-------- Extrait du document

Première hypothèse : une survie plus longue des agents pathogènes dans un environnement hivernal. "Ils sont moins exposés aux rayonnements. On connaît notamment l’effet antibactérien des UV. " 

L’hiver est associé à des modes de vie plus confinés, avec des contacts entre humains plus importants, de la promiscuité dans les transports, au travail… 

Deuxième hypothèse : le facteur social aggravant. En hiver s’ajoutent les brassages de population pendant les fêtes. La conséquence, c’est davantage de virus excrétés par la respiration. Lesquels vont persister en plus forte densité dans un lieu donné. "Nos parents agissaient de bon sens en aérant régulièrement?!"

3. Aération ou ventilation ?

L’aération n’est jamais une mauvaise idée. Mais la ventilation mécanique peut l’être. Brasser un air contaminé contribue à diffuser les virus qui sont présents. "Mais les systèmes de ventilations contaminants n’ont été que très exceptionnellement démontrés, notamment pour les restaurants que l'on avait incriminés en Chine." Cela reste toutefois possible (notamment dans les avions où l’environnement est exceptionnellement clos).

 Le défi du XXIe siècle sera peut-être lié aux injonctions contradictoires entre l’isolation thermique et la circulation de l’air.

Ce qui reste avéré, c'est qu'un système de ventilation/climatisation mal entretenu peut favoriser des problèmes à lui tout seul. Il peut héberger des moisissures, des bactéries… " Cela doit être entretenu. Il ne s’agit pas d'installer et laisser vivre ! ".

Pour finir, une aération ou ventilation insuffisante peut aussi favoriser une humidité dans les murs : elle sera favorable à la prolifération des moisissures.

4. Un virus survit-il quelques heures ? Ou quelques semaines ?

"Les agents pathogènes les plus résistants sont les virus de la gastro-entérite" (norovirus, rotavirus). Il en existe plusieurs. Ils provoquent communément vomissements et diarrhées. Ils peuvent persister jusqu’à plusieurs semaines dans l’environnement. "Ce sont aussi les plus résistants à : la chaleur, aux ultraviolets, et aux désinfectants."

 Il y a moins de rayonnement d’UV susceptibles de dégrader les micro-organismes.

Mais attention aux bactéries, notamment echericschia coli ou staphylocoques dorés. Ils peuvent persister plusieurs mois sur des surfaces inertes.

5. Par le nez ? La bouche ? Les yeux ? Les mains ?

Les virus se transmettent essentiellement à la faveur des contacts humains, avec et sans toucher. Les virus respiratoires sont transmis dans le cadre d’une relative proximité entre individus. Mais d’autres facteurs entrent en jeu : conditions d’humidité, de projection (respiration calme ou plutôt toux, éternuement, chant). Quant à la distance protectrice : "C’est un grand facteur de débat, renforcé par le Covid…"

----------------
-------- Données enregistrées

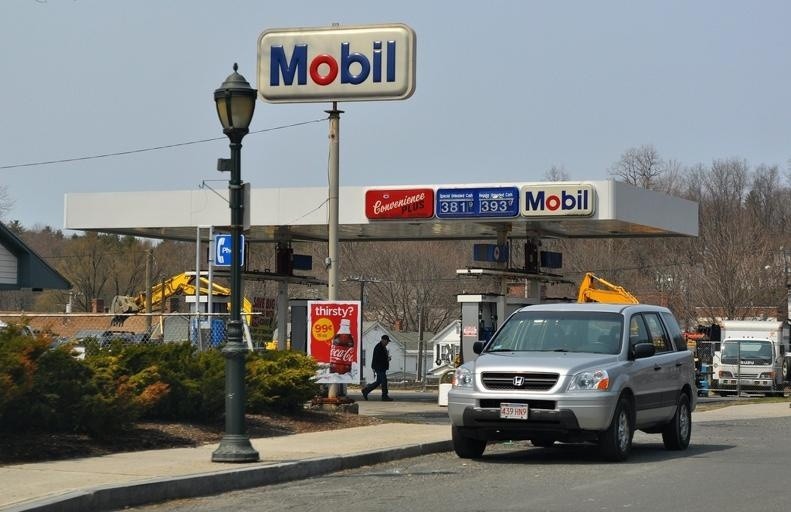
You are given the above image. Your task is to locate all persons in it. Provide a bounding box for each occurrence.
[361,335,393,401]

----------------

• [Consigne] Rédigez la suite du texte consacré à la survie et à la transmission des virus en hiver, à partir de sa dernière phrase.

• [Réponse à l'exercice]
La règle, c’est qu’il vaut mieux être à 2 mètres qu’à un mètre d’une personne contagieuse.

En plus du mode respiratoire direct, les mains peuvent contaminer : à l’occasion d’un geste parasite. "Vous contaminez d’abord vos mains, puis, en fonction de ce que vous allez faire, vous vous contaminez en touchant vos yeux, le nez… Mais la maladie s’attrape au niveau oculaire ou respiratoire : pas par les mains ! ".

Pour l’immense majorité des virus, la voie digestive n’est pas une source de contamination. Elle en fait partie pour les bactéries.

6. Le passage aux toilettes : du sérieux ?

"Le microbiote humain le plus important se trouve dans le système digestif. Dans 1 g de selles émises par quelqu’un qui a une gastro-entérite, il y a des quantités phénoménales de virus. Il suffit d’une toute petite faute d’asepsie pour avoir des milliers de virus sur une poignée de porte, une chasse d’eau…" Or, il suffit de quelques dizaines de micro-organismes pour développer une gastro-entérite ! "C’est un lieu à risque où l’hygiène des mains est capitale."

7. Savon ou solution hydroalcoolique ?

"Les produits hydroalcooliques ont une efficacité beaucoup plus importante qu’un simple savon. Mais bien entendu, il faut utiliser l’eau et le savon pour des mains visiblement souillées ! " Attention, toutes les solutions hydroalcooliques ne se valent pas. " Il faut au moins 70 ou 75 % d’alcool. "

L‘eau de javel reste le meilleur désinfectant pour les objets et surfaces. Mais utilisée au bon dosage, et avant la date de péremption. "La javel se dégrade très vite et la chaleur accélère la dégradation".